本文:
::::

経年の取組によって、年代によって選ぶコースに傾向があることも分かりました。40代の方は「検査項目が多い方がお得」と①を選ぶ方が多く、50〜60代になると「項目は少なくても、近所でさっと済ませたい」という方が多い傾向があります。また、40代、50代、60代と年齢が上がるにつれ、受診率は上がります。こうしたデータも活用しながら、より効果的な施策を検討しています。

被扶養者の特定健診受診率の推移(2013年~2017年)(提供:ヤマトグループ健康保険組合)

――受診環境の整備に加え、対象者にさまざまな方法で受診勧奨や周知をされているとのことですが、どのように取り組まれているのか、お聞かせください。

岩本氏:まずは健診の重要性を知ってもらうことが第一だと考えています。「健康だから」「忙しいから」と受けない方はまだまだ多いので、「健康でも、忙しくても、受ける必要がある」と思ってもらえるようなアプローチが大切です。例えば、健診を受けている方と受けていない方とでは、その後の医療費に差が出る傾向があります。自覚症状が出てから病院に行くのではなく、健診を受けることで、病気やその兆候を早期発見でき、重症化の防止につながるからです。このような具体的な事例、数字などを強調し、対象者が受診したくなるような呼びかけを意識しています。

また、年間スケジュールを組んで時期ごとに周知活動をしています。毎年6月に案内の冊子を送り、夏から秋にかけては受診勧奨のハガキを送ったり、未受診の方には電話をかけたりしています。以前は受診勧奨のチラシを封書で送っていたのですが、封書だと開けてもらえないこともあるので、圧着ハガキに切り替えました。ハガキのデザインや情報量を工夫して送るようにしています。

現在39歳で次年度から特定健診の対象になる方には、2月頃に案内を送っています。受診の動機付けとして、40歳は乳がんとピロリ菌の検査を無料にしています。また、大腸がん検査は全年齢の対象者が無料で受けられるようにしています。これらをアピールして、まずは健診を受けてもらい、次年度以降も継続受診してもらえれば、と思っています。

::::

提供資料:

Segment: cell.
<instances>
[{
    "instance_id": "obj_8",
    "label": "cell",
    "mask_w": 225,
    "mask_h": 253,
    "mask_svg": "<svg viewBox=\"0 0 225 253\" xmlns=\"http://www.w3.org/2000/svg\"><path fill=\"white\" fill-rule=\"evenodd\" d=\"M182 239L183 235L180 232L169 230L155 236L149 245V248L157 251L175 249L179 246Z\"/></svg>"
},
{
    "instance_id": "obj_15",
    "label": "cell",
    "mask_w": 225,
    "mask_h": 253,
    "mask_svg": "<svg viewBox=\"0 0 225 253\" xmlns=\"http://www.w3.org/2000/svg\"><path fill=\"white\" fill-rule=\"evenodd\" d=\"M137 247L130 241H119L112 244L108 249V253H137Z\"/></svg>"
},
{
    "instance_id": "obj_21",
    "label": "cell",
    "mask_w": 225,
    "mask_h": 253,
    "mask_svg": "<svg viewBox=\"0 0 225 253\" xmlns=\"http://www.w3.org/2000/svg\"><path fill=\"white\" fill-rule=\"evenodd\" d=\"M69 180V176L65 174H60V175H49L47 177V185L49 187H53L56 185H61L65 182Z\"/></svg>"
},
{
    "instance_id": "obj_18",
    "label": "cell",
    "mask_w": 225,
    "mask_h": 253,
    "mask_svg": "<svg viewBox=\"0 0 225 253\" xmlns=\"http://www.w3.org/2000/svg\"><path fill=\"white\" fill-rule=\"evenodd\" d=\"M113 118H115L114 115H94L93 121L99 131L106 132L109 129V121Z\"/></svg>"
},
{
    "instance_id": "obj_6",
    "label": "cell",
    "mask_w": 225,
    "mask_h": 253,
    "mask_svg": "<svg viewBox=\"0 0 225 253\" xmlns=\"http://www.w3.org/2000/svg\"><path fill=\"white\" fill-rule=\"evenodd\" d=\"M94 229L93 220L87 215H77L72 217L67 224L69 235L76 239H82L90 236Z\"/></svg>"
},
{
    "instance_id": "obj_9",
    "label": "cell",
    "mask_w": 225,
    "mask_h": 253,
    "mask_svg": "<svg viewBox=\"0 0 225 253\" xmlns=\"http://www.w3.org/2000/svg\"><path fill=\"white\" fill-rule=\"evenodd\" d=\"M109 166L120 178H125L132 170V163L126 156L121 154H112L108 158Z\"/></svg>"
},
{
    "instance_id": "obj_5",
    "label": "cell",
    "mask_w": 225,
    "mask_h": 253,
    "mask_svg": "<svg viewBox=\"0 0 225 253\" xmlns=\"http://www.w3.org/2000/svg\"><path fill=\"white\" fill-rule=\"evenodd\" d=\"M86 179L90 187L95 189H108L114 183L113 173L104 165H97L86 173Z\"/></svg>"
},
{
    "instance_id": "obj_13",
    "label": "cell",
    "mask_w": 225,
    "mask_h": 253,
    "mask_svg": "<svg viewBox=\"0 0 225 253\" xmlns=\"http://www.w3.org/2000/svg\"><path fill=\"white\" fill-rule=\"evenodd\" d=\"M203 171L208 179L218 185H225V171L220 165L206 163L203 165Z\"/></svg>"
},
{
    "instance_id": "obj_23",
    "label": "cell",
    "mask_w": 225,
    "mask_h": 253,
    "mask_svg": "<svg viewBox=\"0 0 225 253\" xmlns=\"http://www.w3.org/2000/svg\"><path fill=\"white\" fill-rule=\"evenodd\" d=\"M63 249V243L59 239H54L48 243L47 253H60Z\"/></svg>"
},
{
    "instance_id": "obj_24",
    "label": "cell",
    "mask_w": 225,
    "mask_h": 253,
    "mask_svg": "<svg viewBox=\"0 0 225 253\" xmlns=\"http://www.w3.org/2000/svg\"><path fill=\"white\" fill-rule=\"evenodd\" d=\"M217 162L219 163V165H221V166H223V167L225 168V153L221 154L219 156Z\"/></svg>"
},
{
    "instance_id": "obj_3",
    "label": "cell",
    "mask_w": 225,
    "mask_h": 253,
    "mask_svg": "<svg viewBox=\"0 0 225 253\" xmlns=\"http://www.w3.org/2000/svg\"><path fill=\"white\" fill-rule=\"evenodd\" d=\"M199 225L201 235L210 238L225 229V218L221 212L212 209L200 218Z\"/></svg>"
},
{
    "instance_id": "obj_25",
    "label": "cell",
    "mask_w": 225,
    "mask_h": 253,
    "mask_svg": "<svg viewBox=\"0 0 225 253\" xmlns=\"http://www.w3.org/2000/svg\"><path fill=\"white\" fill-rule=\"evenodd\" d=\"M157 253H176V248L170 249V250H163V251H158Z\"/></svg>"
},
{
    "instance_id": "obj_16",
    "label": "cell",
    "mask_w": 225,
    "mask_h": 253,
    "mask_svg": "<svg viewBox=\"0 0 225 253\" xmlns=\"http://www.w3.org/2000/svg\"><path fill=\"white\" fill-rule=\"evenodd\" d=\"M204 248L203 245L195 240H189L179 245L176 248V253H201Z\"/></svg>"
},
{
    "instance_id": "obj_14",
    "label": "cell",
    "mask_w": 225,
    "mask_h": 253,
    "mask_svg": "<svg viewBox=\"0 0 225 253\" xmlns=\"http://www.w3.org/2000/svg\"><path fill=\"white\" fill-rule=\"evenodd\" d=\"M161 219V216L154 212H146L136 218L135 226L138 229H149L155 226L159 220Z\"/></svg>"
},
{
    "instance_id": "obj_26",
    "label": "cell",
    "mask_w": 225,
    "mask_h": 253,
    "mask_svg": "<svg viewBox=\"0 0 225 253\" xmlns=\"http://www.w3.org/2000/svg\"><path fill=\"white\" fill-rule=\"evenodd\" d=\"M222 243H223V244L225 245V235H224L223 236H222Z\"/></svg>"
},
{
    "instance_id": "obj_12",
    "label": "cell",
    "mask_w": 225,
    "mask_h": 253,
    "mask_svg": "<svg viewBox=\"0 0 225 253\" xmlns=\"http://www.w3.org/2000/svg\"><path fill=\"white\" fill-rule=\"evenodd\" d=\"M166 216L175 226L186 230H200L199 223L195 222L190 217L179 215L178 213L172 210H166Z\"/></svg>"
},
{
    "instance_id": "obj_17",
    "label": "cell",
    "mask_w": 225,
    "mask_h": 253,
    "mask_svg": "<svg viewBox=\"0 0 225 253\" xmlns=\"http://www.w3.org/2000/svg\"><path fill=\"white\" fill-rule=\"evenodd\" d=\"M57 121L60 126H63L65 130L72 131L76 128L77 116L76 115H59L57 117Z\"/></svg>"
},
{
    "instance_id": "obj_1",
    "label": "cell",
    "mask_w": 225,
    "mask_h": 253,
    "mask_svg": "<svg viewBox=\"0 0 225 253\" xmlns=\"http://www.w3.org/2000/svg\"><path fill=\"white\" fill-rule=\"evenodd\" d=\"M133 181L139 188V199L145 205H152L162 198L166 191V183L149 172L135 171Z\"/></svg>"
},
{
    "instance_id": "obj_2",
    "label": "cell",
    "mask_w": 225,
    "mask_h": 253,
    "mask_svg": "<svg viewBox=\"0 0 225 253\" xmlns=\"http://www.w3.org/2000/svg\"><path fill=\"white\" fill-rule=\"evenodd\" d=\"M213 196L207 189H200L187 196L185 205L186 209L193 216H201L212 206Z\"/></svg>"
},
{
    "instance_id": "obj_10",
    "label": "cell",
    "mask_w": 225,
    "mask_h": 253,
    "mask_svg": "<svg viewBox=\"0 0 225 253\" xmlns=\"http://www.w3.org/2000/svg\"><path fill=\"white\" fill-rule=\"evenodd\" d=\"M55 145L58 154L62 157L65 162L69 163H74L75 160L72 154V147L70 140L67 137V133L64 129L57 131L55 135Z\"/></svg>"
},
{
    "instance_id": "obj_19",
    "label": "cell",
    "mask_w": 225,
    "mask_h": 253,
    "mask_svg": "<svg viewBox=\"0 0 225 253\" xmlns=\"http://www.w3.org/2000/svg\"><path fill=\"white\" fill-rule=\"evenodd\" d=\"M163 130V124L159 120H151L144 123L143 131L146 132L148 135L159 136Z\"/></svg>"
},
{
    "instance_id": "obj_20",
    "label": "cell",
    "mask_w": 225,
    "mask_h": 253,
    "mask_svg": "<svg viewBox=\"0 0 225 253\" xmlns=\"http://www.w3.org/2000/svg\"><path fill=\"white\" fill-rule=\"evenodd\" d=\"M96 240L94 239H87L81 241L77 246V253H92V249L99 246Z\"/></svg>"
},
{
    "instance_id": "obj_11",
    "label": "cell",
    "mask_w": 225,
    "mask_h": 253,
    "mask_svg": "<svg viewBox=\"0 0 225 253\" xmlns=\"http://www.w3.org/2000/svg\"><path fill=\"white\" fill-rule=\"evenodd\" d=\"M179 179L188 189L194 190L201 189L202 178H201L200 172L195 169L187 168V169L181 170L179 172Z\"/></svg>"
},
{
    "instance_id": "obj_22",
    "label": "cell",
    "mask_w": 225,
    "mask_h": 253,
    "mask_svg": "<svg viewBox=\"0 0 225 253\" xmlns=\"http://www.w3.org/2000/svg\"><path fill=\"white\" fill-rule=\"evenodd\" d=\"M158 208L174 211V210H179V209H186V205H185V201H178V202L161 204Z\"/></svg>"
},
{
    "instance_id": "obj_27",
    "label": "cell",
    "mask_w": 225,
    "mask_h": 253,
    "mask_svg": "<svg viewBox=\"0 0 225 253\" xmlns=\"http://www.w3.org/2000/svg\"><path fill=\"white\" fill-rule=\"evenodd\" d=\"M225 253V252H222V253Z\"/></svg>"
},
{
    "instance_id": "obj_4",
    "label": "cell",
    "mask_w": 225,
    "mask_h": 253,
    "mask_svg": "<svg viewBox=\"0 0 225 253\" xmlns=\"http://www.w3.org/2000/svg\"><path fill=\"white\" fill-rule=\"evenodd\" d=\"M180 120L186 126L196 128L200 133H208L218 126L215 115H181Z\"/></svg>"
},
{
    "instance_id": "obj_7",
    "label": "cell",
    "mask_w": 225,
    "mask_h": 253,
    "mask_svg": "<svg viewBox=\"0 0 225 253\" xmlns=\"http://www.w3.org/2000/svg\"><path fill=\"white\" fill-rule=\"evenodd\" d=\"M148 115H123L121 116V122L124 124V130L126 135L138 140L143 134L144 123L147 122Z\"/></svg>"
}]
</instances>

::::

課題 A:
本文から、「被扶養者の特定健診受診率の推」から「な呼びかけを意識しています。」までを、両端の語句も含めて一字も変えずに引用しなさい。
課題 B:
本文の「また、年間スケジュールを組んで」で始まる段落を、主な事実を残したまま箇条書きにまとめなさい。
本文の内容だけをもとに答えること。

解答 A:
被扶養者の特定健診受診率の推移(2013年~2017年)(提供:ヤマトグループ健康保険組合)

――受診環境の整備に加え、対象者にさまざまな方法で受診勧奨や周知をされているとのことですが、どのように取り組まれているのか、お聞かせください。

岩本氏:まずは健診の重要性を知ってもらうことが第一だと考えています。「健康だから」「忙しいから」と受けない方はまだまだ多いので、「健康でも、忙しくても、受ける必要がある」と思ってもらえるようなアプローチが大切です。例えば、健診を受けている方と受けていない方とでは、その後の医療費に差が出る傾向があります。自覚症状が出てから病院に行くのではなく、健診を受けることで、病気やその兆候を早期発見でき、重症化の防止につながるからです。このような具体的な事例、数字などを強調し、対象者が受診したくなるような呼びかけを意識しています。

解答 B:
・年間スケジュールを組み、時期ごとに周知活動を行っている。
・毎年6月に案内の冊子を送っている。
・夏から秋にかけて受診勧奨のハガキを送り、未受診の人には電話をかけている。
・封書のチラシは開けてもらえないことがあるため、圧着ハガキに切り替えた。
・ハガキのデザインや情報量を工夫している。